Department of Endocrinology and Metabolism, The First Affiliated Hospital of Xi'an Jiaotong University, No.277 West Yanta Road, 710061, Xi'an, People's Republic of China.
Department of Endocrinology, The First Affiliated Hospital of Zhengzhou University, 450052, Zhengzhou, People's Republic of China.
BMC Endocr Disord. 2021 May 10;21(1):98. doi: 10.1186/s12902-021-00755-0.
Manifestations of hypokalaemia in ectopic adrenocorticotropic hormonesyndrome(EAS) vary from mild muscle weakness to life-threatening arrhythmia. Herein, we present a rare case of EAS with concomitant rhabdomyolysis(RM) as a result of intractable hypokalaemia.
A 64-year-old man was admitted for limb weakness and facial hyperpigmentation for 2 weeks. Lab tests revealed intractable hypokalaemia (lowest at 1.8 mmol/L) and metabolic alkalosis. The diagnosis of RM was based on a creatine kinase(CK)level of 5 times the upper limit. The elevated CK and myohemoglobin (Mb) levels returned to within the normal range after the alleviation of hypokalaemia. The patient was diagnosed with ACTH-dependent Cushing's syndrome (CS) based on unsuppressed serum cortisol after a low-dose dexamethasone suppression test(LDDST) and remarkably elevated ACTH levels. The diagnosis of EAS was made based on the results of a high-dose dexamethasone suppression test(HDDST) and bilateral inferior petrosal sinus sampling(BIPSS). Multiple lymph nodes in the left supraclavicular fossa, right root of neck, mediastinum and bilateral hili of the lung were found with abnormal uptake of Ga-DOTA-NOC. Mediastinoscopic lymph node biopsy was performed. The pathological diagnosis was small-cell and large-cell neuroendocrine carcinoma with positive ACTH staining. The patient was prescribed mifepristone and received one cycle of chemotherapy. The patient could not tolerate subsequent chemotherapy and died of dyscrasia.

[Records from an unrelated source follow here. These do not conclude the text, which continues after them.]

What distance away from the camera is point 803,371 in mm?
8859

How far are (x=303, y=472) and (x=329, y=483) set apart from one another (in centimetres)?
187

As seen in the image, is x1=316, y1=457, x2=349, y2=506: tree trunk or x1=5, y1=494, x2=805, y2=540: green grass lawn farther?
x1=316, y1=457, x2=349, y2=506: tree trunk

RM is a rare complication of EAS with insidious onset and atypical clinical manifestations. Serum potassium levels should be vigilantly monitored to avoid RM in EAS.
异位促肾上腺皮质激素综合征(EAS)导致的低钾血症表现从轻度肌肉无力到危及生命的心律失常不等。在此,我们报告了一例罕见的 EAS 病例,由于难以纠正的低钾血症导致横纹肌溶解症(RM)。

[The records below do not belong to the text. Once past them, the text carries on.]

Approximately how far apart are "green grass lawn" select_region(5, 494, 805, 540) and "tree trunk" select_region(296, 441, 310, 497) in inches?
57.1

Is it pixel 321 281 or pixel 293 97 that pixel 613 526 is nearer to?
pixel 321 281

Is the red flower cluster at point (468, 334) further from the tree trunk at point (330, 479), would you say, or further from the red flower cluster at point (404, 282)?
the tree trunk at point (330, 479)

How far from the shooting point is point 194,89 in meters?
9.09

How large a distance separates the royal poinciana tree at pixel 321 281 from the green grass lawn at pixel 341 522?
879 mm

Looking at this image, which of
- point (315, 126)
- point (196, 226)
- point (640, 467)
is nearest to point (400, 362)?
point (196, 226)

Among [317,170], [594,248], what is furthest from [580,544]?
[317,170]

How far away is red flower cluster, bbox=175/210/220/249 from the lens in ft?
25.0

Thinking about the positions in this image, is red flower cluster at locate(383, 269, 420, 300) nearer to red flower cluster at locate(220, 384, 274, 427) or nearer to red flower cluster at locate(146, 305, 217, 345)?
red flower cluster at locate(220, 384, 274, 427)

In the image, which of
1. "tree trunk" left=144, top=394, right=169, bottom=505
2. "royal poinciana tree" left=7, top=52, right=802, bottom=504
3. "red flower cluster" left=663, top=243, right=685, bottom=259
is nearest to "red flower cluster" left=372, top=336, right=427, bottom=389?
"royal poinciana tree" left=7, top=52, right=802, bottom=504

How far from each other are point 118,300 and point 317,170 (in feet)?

一名 64 岁男性因四肢无力和面部色素沉着 2 周入院。实验室检查发现难治性低钾血症(最低 1.8mmol/L)和代谢性碱中毒。根据肌酸激酶(CK)水平升高 5 倍诊断为 RM。低钾血症缓解后,CK 和肌红蛋白(Mb)水平升高恢复正常范围。根据小剂量地塞米松抑制试验(LDDST)后血清皮质醇未被抑制和 ACTH 水平显著升高,该患者被诊断为 ACTH 依赖性库欣综合征(CS)。EAS 的诊断基于大剂量地塞米松抑制试验(HDDST)和双侧岩下窦采血(BIPSS)结果。左锁骨上窝、右颈根部、纵隔和双侧肺门发现多个淋巴结摄取 Ga-DOTA-NOC 异常。进行了纵隔镜淋巴结活检。病理诊断为小细胞和大细胞神经内分泌癌,伴 ACTH 染色阳性。患者被处方米非司酮,并接受了一个周期的化疗。但患者无法耐受后续化疗,最终死于血液系统疾病。
RM 是 EAS 的罕见并发症,起病隐匿,临床表现不典型。EAS 时应密切监测血清钾水平,避免发生 RM。